The layers of Security Data
What is “security data”?
This refers to audit logs of past behaviors, used for security monitoring. They exist in almost all systems we use every day:
$ ls /var/log alternatives.log apache2 auth.log cloud-init-output.log dist-upgrade journal landscape lxd osquery syslog td-agent wtmp amazon apt btmp cloud-init.log dpkg.log kern.log lastlog mail.log suricata tallylog unattended-upgrades $ tail /var/log/auth.log <38>1 2022-07-18T00:41:20.962241+00:00 ip-172-31-29-253 sshd 27835 - - Invalid user sftpuser from 220.127.116.11 port 44042 <38>1 2022-07-18T00:41:36.574327+00:00 ip-172-31-29-253 sshd 27835 - - Connection closed by invalid user sftpuser 18.104.22.168 port 44042 [preauth] <38>1 2022-07-18T00:59:19.284071+00:00 ip-172-31-29-253 sshd 27915 - - Invalid user dev from 22.214.171.124 port 54074 <38>1 2022-07-18T00:59:19.377547+00:00 ip-172-31-29-253 sshd 27915 - - Received disconnect from 126.96.36.199 port 54074:11: Bye Bye [preauth] <38>1 2022-07-18T00:59:19.377731+00:00 ip-172-31-29-253 sshd 27915 - - Disconnected from invalid user dev 188.8.131.52 port 54074 [preauth]
Audit logs exist in several places in our environment, which can be broken down this way:
- Infrastructure (think AWS, GCP, Azure, and their services)
- Host (laptops, VMs, baremetal systems)
- Network (netflow, IDS/IPS)
- Application (internet-facing applications or SaaS)
- Database (DML/DDL transactions)
Each layer provides context to the overall picture, and in fact, the same behavior can span multiple layers at once.
As an example, let’s look at four different logs from one SSH session (joined by time and source port)
Throughout each log, we learned different things about that session. Are all of them necessary? Definitely not. But it helps fill in information gaps along with creating redundancy in our pipeline.
Tradeoffs of collecting logs
Collecting security logs comes with a series of tradeoffs:
- Signal: How valuable is the data on its own for detection? Does the log have enough context for responders to understand what had happened?
- Latency: How long does it take to get the data into the SIEM? Depending on the service, this could range from <1 minute to more than 30 minutes. We want to detect as fast as possible.
- Cost: How expensive is it to get and retain the data? Cost can also reference performance hits on production systems.
Ideally, we optimize for relevant, high-signal logs. Less is more here, especially when it comes to fast response. The more data, the slower it is to enumerate it.
For instance, I would optimize for Osquery Logs in the above example because they provide the richest data on the overall connection and enable me to analyze them in isolation with higher confidence.
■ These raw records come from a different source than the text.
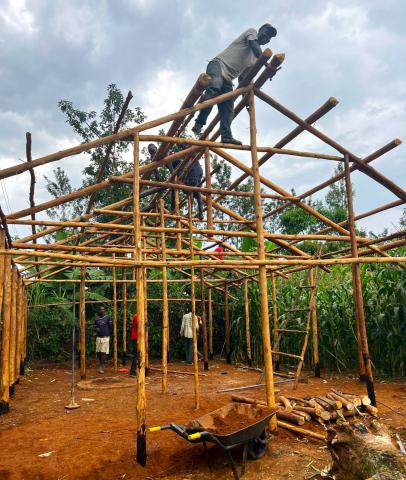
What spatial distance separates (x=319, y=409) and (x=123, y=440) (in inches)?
108

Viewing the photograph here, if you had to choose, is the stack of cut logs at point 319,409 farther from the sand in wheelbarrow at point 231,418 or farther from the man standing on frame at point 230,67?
the man standing on frame at point 230,67

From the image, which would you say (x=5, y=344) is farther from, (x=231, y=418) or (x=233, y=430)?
(x=233, y=430)

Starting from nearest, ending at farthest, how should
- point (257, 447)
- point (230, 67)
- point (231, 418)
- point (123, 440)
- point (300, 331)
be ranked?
1. point (257, 447)
2. point (231, 418)
3. point (123, 440)
4. point (230, 67)
5. point (300, 331)

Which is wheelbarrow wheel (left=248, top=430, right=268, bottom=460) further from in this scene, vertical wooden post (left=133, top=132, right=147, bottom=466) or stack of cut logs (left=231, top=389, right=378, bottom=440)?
vertical wooden post (left=133, top=132, right=147, bottom=466)

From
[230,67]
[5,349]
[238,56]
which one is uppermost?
[238,56]

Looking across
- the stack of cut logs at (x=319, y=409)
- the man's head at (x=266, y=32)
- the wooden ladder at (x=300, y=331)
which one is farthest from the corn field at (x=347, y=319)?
the man's head at (x=266, y=32)

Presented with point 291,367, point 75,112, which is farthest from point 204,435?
point 75,112

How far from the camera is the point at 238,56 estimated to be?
6242 mm

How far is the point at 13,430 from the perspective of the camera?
232 inches

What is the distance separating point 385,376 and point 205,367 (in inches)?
187

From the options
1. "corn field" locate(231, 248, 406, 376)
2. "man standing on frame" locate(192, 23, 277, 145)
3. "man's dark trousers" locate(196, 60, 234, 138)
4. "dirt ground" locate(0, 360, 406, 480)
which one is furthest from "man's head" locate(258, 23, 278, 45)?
"dirt ground" locate(0, 360, 406, 480)

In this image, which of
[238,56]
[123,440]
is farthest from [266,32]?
[123,440]

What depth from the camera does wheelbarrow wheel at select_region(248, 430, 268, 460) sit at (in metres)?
4.75

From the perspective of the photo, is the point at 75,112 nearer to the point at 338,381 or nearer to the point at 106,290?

Consolidating data into a single place
Before we can create detections, data has to be centralized into the SIEM.
SIEMs are used as the brain of your security monitoring pipeline, where all data and detection logic lives.
But getting them there is non-trivial, especially in large organizations with complex cloud infrastructure. Logs are also in different formats and must be normalized in order to adequately search and analyze them.
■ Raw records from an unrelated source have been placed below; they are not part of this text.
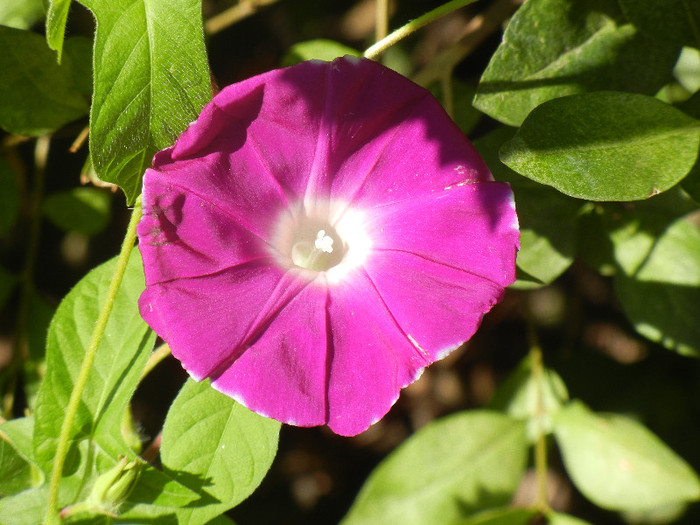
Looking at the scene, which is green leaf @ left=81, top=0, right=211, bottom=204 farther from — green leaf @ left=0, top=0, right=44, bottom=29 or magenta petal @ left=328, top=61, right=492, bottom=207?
green leaf @ left=0, top=0, right=44, bottom=29

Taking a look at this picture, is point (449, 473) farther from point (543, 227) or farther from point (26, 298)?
point (26, 298)

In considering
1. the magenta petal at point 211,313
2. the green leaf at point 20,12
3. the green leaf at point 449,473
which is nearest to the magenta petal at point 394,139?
the magenta petal at point 211,313

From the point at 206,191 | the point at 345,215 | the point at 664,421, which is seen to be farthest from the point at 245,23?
the point at 664,421

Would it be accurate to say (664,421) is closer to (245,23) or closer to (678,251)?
(678,251)

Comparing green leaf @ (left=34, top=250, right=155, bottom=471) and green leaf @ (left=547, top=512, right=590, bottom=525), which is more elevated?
green leaf @ (left=34, top=250, right=155, bottom=471)

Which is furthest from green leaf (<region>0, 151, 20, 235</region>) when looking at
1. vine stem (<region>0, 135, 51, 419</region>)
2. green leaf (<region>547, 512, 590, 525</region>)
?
green leaf (<region>547, 512, 590, 525</region>)

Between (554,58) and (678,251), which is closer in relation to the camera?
(554,58)
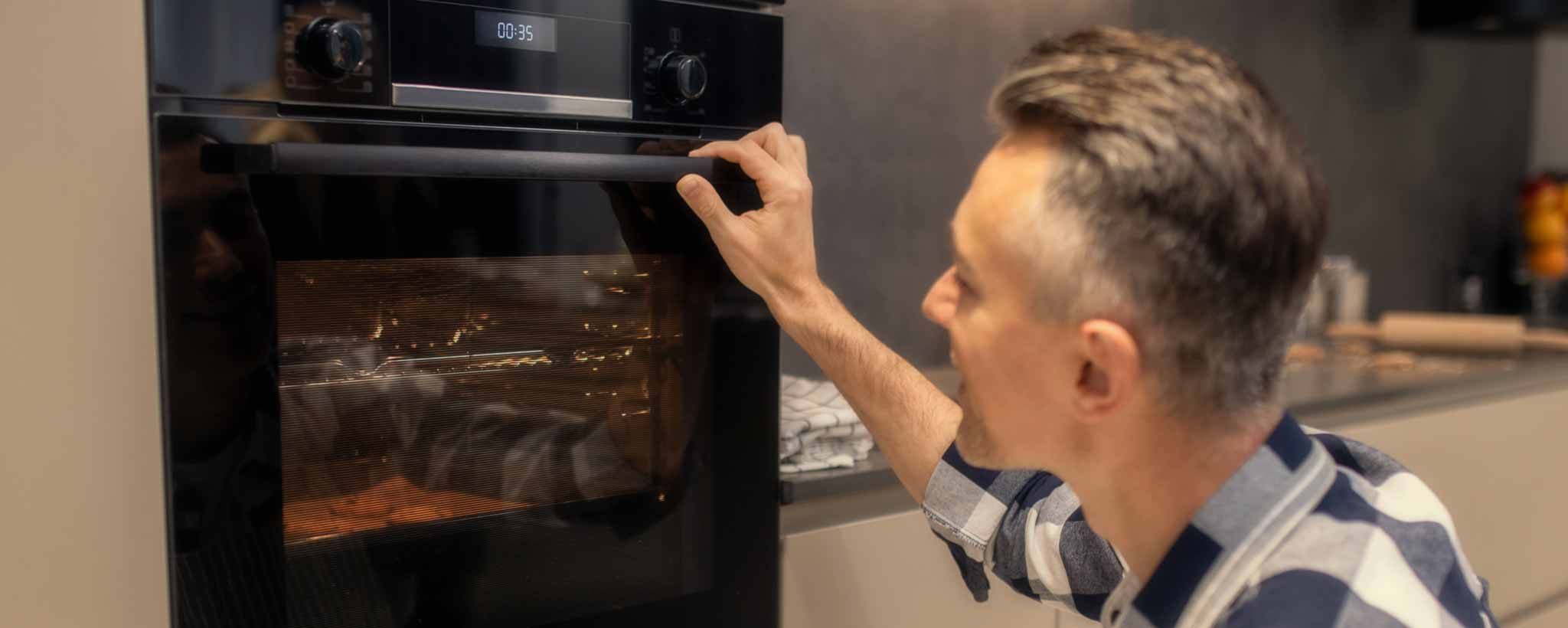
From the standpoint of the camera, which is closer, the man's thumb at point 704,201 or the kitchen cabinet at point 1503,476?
the man's thumb at point 704,201

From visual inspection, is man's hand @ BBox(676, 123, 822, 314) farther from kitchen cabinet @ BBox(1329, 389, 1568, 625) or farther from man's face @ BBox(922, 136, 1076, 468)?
kitchen cabinet @ BBox(1329, 389, 1568, 625)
OSS tools like Fluentd and Logstash can be great tools for getting host-based logs into cloud storage, like S3, which SIEMs can consume from. They speak multiple protocols, like Syslog and TCP, allowing for more audit log variety.
Again, always prioritize logs that can give you the best signal at the lowest latency/cost.
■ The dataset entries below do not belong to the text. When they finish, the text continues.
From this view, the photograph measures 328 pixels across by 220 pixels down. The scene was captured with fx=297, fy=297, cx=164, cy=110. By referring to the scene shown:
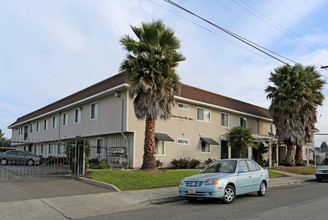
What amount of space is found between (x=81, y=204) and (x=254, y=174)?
245 inches

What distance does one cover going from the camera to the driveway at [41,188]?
10.1m

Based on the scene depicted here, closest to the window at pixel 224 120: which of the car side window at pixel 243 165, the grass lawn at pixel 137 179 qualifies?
the grass lawn at pixel 137 179

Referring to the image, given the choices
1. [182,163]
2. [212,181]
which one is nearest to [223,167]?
[212,181]

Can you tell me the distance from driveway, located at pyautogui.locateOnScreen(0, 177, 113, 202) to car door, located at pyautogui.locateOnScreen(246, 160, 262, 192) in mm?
5466

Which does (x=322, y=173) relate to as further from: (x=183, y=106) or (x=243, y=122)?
(x=243, y=122)

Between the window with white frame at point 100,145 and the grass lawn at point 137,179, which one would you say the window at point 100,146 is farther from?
the grass lawn at point 137,179

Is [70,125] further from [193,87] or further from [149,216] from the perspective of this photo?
[149,216]

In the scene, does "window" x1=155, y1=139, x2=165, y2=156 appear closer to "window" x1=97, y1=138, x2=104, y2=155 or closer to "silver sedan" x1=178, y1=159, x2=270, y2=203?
"window" x1=97, y1=138, x2=104, y2=155

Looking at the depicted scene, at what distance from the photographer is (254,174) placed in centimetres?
1104

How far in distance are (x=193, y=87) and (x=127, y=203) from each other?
52.6 ft

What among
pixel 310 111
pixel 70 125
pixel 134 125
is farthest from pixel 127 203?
pixel 310 111

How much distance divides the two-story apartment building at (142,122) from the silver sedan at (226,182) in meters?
8.77

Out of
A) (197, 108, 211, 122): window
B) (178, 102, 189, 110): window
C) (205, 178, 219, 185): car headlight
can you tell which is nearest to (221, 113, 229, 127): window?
(197, 108, 211, 122): window

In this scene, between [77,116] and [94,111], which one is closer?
[94,111]
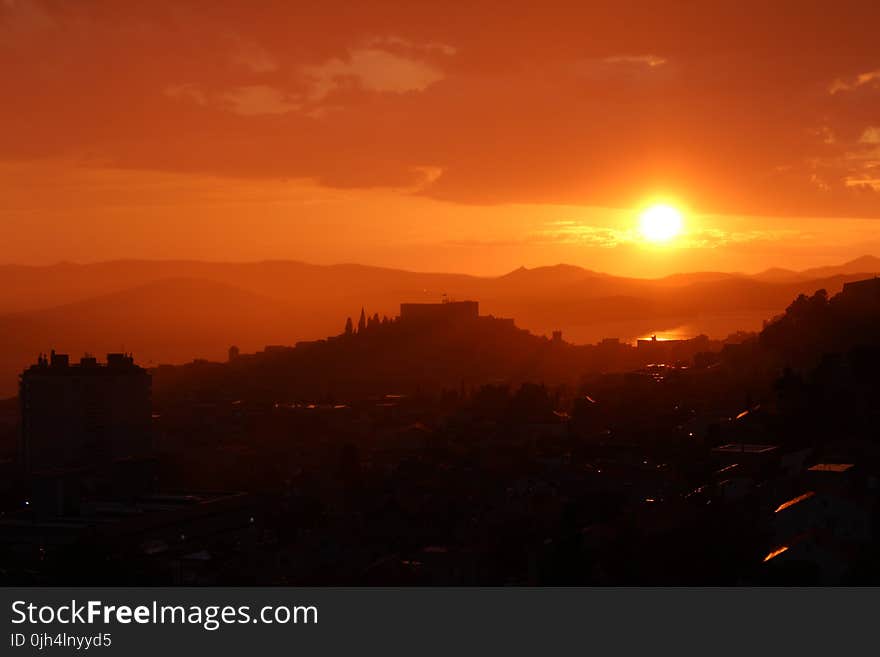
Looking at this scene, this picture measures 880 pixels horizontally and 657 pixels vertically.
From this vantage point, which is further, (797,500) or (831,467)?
(831,467)

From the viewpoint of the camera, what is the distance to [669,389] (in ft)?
170

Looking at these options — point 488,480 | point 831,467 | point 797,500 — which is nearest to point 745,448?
point 831,467

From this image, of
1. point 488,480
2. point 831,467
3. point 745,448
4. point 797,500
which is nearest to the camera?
point 797,500

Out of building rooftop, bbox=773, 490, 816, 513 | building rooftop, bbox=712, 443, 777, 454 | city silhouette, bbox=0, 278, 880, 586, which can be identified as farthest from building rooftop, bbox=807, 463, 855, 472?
building rooftop, bbox=712, 443, 777, 454

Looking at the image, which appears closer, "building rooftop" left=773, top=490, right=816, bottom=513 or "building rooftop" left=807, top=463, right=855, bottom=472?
"building rooftop" left=773, top=490, right=816, bottom=513

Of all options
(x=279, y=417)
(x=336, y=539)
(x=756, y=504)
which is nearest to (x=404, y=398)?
(x=279, y=417)

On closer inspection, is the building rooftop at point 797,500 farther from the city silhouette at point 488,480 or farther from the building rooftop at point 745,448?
the building rooftop at point 745,448

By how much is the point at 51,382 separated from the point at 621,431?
31027 mm

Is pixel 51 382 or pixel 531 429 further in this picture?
pixel 51 382

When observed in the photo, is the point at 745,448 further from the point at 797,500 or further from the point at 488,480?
the point at 488,480

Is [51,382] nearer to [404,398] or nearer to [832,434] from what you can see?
[404,398]

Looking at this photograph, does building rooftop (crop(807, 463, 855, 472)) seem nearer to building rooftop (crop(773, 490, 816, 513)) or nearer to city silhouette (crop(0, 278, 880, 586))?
city silhouette (crop(0, 278, 880, 586))

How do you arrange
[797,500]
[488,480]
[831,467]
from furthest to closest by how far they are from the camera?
1. [488,480]
2. [831,467]
3. [797,500]

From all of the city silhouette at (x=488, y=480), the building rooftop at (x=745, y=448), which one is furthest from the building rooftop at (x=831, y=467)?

Having confidence in the pipeline
Operational monitoring is the last, critical part of Security Data collection.
Security Monitoring is a continuous stream of logs, and if that stops for some reason, it creates a blindspot for proactive detection and reactive response.
Metrics and alarms should always be configured for this purpose, and failover/redundancy should also ideally exist.
Getting logs is the first step
Getting high-quality data for security monitoring is a critical first step for any detection engineer.
It takes time to instrument all of the necessary systems, normalize that data, and make it operational. The good news is that these are typically one-time investments that payoff for the longer term of the security team and the overall posture of your organization.
With this data, we can create Detections to flag attacker behaviors and have confidence that our data will continually flow (and be on time).